To replace the outgoing business secretary, Johnson turned to his fellow former Daily Telegraph columnist, Kwasi Kwarteng. Official sources made it very clear that Sharma’s new role as the UK’s climate change crusader-in-chief was not a demotion. He will continue to be a full member of the Cabinet and will be responsible for ensuring the UK hits its target of net-zero carbon emissions by 2050.
But it’s hard to shake off the impression he earned as the most boring man in the government – a label that no one in the accounting profession would like to see branded on one of their peers.
In a field notable for its mediocrity, Sharma surpassed his colleagues with hapless performances at the daily Downing Street coronavirus press conferences. After drawing the short straw and having to present the April Fool’s day Covid briefing, Sharma was characterised by The Guardian as “a man in whom the public can have complete confidence. The downside is that the confidence they have is that he can be guaranteed to know next to nothing about anything.”
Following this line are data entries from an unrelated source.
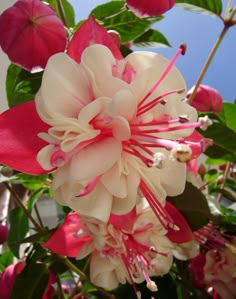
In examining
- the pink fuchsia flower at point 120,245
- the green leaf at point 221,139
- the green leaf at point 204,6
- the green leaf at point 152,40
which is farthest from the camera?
the green leaf at point 152,40

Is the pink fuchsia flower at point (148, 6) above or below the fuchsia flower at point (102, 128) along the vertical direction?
above

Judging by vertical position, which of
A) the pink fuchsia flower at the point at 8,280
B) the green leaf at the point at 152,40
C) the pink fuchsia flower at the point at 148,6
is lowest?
the pink fuchsia flower at the point at 8,280

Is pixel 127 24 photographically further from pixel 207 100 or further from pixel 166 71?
pixel 166 71

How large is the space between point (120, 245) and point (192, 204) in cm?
9

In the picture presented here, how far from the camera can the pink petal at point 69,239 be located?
0.52 metres

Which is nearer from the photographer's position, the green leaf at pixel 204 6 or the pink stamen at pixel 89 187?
the pink stamen at pixel 89 187

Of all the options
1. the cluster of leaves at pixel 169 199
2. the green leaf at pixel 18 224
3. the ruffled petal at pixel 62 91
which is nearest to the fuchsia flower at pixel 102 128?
the ruffled petal at pixel 62 91

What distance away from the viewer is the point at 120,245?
498 millimetres

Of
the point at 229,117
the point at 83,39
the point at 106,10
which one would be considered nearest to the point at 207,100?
the point at 229,117

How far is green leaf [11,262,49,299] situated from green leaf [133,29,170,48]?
38 centimetres

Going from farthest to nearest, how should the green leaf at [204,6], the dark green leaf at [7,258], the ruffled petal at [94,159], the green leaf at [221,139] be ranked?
the dark green leaf at [7,258]
the green leaf at [204,6]
the green leaf at [221,139]
the ruffled petal at [94,159]

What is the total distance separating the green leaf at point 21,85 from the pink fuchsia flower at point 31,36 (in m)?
0.06

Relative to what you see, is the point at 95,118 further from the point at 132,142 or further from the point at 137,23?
the point at 137,23

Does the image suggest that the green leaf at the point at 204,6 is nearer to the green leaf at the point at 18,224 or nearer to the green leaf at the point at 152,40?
the green leaf at the point at 152,40
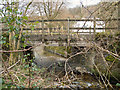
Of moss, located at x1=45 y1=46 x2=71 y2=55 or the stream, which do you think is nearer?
the stream

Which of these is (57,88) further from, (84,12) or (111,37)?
(84,12)

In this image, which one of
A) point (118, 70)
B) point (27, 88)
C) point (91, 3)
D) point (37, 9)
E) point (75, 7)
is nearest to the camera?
point (27, 88)

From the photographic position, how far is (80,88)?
2580mm

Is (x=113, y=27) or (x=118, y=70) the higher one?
(x=113, y=27)

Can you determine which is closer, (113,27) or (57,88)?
(57,88)

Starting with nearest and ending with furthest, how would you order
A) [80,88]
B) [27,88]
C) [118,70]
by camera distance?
[27,88], [80,88], [118,70]

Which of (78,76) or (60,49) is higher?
(60,49)

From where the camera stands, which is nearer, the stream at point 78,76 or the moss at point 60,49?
the stream at point 78,76

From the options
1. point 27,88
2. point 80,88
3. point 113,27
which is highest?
point 113,27

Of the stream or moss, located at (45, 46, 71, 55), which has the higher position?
moss, located at (45, 46, 71, 55)

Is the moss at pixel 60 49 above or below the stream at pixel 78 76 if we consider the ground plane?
above

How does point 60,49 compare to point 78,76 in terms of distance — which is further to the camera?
point 60,49

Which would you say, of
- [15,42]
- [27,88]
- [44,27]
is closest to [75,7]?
[44,27]

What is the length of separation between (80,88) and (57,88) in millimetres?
544
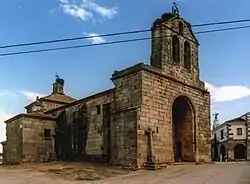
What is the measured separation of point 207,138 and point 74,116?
31.5 feet

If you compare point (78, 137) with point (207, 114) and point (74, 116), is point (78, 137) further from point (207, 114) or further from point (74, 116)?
point (207, 114)

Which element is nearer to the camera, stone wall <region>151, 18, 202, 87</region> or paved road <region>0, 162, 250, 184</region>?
paved road <region>0, 162, 250, 184</region>

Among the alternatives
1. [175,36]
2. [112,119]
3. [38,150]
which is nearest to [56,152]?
[38,150]

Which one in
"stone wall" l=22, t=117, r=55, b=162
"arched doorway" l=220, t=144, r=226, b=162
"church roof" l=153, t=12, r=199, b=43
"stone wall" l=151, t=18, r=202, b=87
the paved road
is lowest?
"arched doorway" l=220, t=144, r=226, b=162

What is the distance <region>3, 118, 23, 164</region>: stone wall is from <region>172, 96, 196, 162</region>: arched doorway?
1114 centimetres

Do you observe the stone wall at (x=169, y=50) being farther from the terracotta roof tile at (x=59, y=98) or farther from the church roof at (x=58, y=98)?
the terracotta roof tile at (x=59, y=98)

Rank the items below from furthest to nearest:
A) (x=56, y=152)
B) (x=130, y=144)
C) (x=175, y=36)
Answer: (x=56, y=152) < (x=175, y=36) < (x=130, y=144)

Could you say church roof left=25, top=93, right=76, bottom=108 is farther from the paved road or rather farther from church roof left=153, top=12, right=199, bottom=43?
the paved road

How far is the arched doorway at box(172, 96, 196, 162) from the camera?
79.9ft

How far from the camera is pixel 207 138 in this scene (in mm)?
25375

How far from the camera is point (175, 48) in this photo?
24.4 meters

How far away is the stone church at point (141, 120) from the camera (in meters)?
20.4

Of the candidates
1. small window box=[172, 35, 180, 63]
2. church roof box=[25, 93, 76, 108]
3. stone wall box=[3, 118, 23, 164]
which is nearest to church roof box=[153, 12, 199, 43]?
small window box=[172, 35, 180, 63]

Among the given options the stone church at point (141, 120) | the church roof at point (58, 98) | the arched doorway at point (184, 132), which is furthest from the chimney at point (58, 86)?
the arched doorway at point (184, 132)
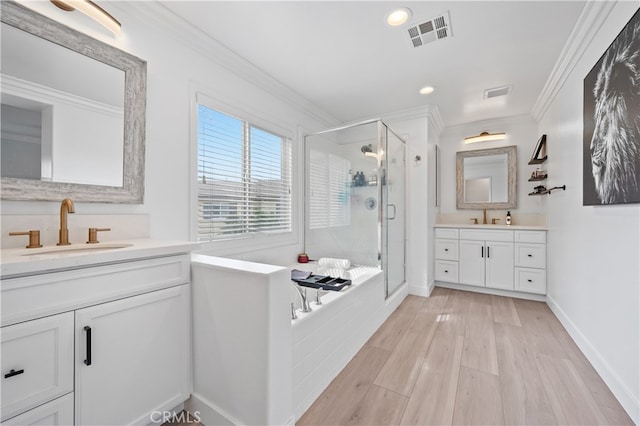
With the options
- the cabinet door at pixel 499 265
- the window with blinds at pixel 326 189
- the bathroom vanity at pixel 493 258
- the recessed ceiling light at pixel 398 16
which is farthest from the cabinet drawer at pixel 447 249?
the recessed ceiling light at pixel 398 16

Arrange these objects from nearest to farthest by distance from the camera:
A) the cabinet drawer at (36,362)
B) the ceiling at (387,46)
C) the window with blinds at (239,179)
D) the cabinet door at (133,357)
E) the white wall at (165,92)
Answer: the cabinet drawer at (36,362) → the cabinet door at (133,357) → the white wall at (165,92) → the ceiling at (387,46) → the window with blinds at (239,179)

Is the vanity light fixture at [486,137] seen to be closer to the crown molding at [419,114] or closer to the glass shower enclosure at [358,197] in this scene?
the crown molding at [419,114]

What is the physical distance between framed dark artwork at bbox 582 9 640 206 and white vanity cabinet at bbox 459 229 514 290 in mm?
1582

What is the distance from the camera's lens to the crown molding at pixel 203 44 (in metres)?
1.64

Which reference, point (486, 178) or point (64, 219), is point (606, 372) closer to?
point (486, 178)

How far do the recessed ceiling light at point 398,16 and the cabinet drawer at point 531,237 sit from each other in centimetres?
287

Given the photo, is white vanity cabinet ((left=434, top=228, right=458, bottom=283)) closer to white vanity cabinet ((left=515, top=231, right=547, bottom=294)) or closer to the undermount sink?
white vanity cabinet ((left=515, top=231, right=547, bottom=294))

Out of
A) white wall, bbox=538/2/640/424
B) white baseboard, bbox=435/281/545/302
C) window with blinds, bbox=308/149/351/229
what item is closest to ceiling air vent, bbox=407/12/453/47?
white wall, bbox=538/2/640/424

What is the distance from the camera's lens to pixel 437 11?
1739 millimetres

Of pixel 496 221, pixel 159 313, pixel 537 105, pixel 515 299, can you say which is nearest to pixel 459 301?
pixel 515 299

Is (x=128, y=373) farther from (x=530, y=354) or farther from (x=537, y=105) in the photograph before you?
(x=537, y=105)

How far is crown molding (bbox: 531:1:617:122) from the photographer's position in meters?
1.65

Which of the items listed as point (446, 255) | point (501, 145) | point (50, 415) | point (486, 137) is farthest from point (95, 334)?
point (501, 145)

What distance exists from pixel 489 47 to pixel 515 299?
2893 mm
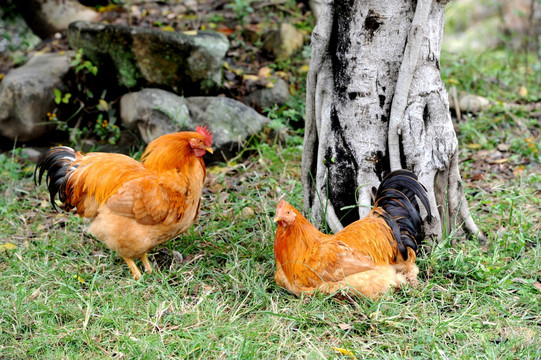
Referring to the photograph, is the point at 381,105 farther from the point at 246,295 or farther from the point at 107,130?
the point at 107,130

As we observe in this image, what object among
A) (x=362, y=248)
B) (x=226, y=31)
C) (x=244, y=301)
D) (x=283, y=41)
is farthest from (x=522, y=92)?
(x=244, y=301)

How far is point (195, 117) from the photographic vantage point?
237 inches

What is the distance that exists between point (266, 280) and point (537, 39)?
795cm

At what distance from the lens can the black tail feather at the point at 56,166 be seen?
4094mm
He was kept out of the frontline until another inept performance in November, when the clamour started to grow that the seriousness of the climate situation demanded the attention of someone who wasn’t part-timing it as business secretary on the side.
With Kwarteng filling the secretary of state chair in this month’s mini-shuffle, accountant Anne-Marie Trevelyan was appointed to fill his old post of minister for business, energy and clean growth – bringing the profession’s representation in Cabinet to a new high.
Defending ineptitude without the facts
With Sharma taking a lower profile, the most visible accountant in the Cabinet is work and pensions secretary Therese Coffey. She was last seen making a Sharma-like bungle when defending the government’s test and trace strategy by telling the BBC she “just didn’t have” the necessary information about how many close contacts were missed due to the notorious Public Health England spreadsheet mishap.
As a management accountant, it’s astounding that she could even attempt to defend a reporting structure based around an outdated version of Excel. More recently, Coffey was getting hammered in Parliament for the state of Universal Credit.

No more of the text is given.